I love clay for its simplicity and complexity. Pottery is an ancient elemental art: earth, water, air, and fire. But clay offers endless invitations to experiment with shapes and surfaces and firing processes. After 36 years of working with clay, I feel like I’m still just beginning to explore some of its possibilities, and I can’t wait to get to my studio every morning.
When I was six years old, I watched a potter make a bowl on his kickwheel, and I was lost to the magic of clay. I got my first chance to work on the wheel at Wells College, and continued taking clay classes at the University of South Carolina, Clemson University, Arrowmont, and Penland. For many years, Dan and I lived in Clemson, SC but spent weekends in Avery County, NC in a cabin that Dan’s parents built. In 2001, we bought an old house in Pineola, NC, renovated it into a studio, and built our gas-fired soda kiln. In 2008, I retired after 25 years as a psychology professor at Clemson University, Dan retired as the director of the Oconee County Mental Health Center, and we moved to Avery County full-time.

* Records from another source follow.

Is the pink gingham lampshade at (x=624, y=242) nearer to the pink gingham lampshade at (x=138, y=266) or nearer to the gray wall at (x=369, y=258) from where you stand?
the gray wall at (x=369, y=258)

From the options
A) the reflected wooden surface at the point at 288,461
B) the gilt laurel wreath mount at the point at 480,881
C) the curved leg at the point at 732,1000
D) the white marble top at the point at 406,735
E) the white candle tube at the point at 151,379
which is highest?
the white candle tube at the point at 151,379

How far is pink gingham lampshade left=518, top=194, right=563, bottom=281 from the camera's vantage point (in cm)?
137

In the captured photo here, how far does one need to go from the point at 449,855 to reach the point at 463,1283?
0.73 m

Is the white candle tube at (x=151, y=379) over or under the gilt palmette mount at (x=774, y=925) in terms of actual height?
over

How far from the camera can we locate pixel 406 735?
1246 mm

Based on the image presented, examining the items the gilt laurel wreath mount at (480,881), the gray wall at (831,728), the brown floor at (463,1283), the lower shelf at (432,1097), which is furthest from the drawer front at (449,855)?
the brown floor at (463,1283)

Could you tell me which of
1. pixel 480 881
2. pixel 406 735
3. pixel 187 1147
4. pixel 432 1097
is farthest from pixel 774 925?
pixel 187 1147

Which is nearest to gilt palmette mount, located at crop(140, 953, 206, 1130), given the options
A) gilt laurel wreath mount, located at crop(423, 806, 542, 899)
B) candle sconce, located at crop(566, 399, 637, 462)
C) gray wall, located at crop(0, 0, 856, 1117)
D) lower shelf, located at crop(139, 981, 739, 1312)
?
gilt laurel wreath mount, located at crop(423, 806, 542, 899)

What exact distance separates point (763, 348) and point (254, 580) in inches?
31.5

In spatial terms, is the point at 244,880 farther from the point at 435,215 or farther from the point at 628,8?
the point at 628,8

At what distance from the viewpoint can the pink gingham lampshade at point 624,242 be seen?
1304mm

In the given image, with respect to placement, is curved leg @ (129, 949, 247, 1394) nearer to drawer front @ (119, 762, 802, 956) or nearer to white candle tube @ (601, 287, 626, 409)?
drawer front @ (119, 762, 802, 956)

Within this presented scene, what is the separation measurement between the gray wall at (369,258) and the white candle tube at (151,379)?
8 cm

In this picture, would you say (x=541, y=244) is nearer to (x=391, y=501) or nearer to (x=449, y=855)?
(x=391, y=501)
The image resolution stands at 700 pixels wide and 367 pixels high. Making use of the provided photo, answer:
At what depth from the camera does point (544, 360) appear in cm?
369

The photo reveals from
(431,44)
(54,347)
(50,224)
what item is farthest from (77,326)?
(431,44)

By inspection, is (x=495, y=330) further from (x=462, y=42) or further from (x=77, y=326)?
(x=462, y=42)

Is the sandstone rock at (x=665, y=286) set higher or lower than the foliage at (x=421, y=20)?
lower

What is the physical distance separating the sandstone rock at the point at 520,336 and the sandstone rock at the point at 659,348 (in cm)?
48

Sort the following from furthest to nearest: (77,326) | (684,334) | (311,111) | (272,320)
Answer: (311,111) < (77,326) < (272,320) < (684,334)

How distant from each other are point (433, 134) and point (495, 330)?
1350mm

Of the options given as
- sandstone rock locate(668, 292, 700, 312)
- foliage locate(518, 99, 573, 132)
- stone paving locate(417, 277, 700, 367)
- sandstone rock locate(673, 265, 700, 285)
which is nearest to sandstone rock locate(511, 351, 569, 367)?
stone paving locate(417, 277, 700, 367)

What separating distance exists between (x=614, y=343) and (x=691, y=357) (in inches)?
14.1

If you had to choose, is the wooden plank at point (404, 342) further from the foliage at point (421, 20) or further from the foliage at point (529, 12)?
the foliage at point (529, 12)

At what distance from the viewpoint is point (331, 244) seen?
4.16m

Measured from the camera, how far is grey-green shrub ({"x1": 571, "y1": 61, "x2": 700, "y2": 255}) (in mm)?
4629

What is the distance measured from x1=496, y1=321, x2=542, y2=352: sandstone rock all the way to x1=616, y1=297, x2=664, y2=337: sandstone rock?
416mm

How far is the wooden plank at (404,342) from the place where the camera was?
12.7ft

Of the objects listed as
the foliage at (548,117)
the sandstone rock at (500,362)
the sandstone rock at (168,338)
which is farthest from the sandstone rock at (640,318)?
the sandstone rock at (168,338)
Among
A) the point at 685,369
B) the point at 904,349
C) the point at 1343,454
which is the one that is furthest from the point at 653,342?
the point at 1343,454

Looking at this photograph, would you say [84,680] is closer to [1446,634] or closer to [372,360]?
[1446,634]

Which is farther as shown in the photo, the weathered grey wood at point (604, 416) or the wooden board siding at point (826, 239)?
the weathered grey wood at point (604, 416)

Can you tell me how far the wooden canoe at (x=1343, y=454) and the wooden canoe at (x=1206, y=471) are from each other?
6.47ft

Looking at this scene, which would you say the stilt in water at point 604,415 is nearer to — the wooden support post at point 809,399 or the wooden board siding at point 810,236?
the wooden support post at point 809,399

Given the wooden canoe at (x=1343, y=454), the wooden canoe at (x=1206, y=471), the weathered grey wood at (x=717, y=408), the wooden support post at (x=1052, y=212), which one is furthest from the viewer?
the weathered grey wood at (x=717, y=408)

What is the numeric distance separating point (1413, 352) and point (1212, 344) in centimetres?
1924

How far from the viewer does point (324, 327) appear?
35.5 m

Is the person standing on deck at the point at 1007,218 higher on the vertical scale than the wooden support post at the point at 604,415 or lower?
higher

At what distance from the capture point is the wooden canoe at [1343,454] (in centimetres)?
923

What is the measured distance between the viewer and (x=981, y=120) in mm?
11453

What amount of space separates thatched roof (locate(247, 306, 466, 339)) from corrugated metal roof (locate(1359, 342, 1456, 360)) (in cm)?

I love surfaces transformed by wind, water, and time: worn stone carvings at Angkor Wat, mottled copper greens of ancient Chinese bronzes. Living in the rugged climate and terrain of the Blue Ridge Mountains has changed my work. Grandfather Mountain, the Linville River, and the woods behind my studio offer continually changing studies in color, light, and texture. The surfaces of my pots reference these variations: the movement of wind and water over rock and vegetation, the luminosity of ice and snow. Using stoneware and porcelain, I throw on a kickwheel, and then paddle, carve, or facet the pot. Because mugs, bowls, and cups spend so much time in their user's hands, I carve deep texture into these pieces to engage your sense of touch as you sip your morning coffee or spoon your favorite ice cream. I hope my pots will lead active, useful lives.